Task requirements => Reproduce each of the records below word for word, leaving out the pictures.

(Spatial relationship records)
** begin **
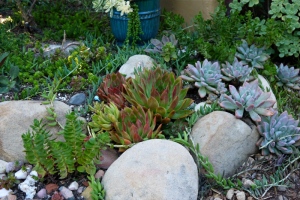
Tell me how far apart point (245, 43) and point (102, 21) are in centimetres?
199

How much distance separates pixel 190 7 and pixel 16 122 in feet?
9.41

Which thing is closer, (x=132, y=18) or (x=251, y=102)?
(x=251, y=102)

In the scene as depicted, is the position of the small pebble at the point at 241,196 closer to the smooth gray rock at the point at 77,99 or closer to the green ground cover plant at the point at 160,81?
the green ground cover plant at the point at 160,81

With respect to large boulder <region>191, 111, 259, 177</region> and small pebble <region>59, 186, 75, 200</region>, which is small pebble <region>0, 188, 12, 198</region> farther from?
large boulder <region>191, 111, 259, 177</region>

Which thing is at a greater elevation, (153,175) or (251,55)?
** end **
Solution to this exercise =>
Tell me how far apart point (245, 43) and point (102, 21) are in centimetres?
199

How much distance separates pixel 190 7 and pixel 16 122 in feet?
9.41

Which thing is closer, (x=132, y=18) or (x=251, y=102)?
(x=251, y=102)

In the scene as depicted, is the position of the small pebble at the point at 241,196 closer to the smooth gray rock at the point at 77,99 or closer to the green ground cover plant at the point at 160,81?
the green ground cover plant at the point at 160,81

With respect to large boulder <region>191, 111, 259, 177</region> and small pebble <region>59, 186, 75, 200</region>, which is small pebble <region>0, 188, 12, 198</region> farther from?
large boulder <region>191, 111, 259, 177</region>

Which thing is at a greater elevation, (153,175) or (251,55)?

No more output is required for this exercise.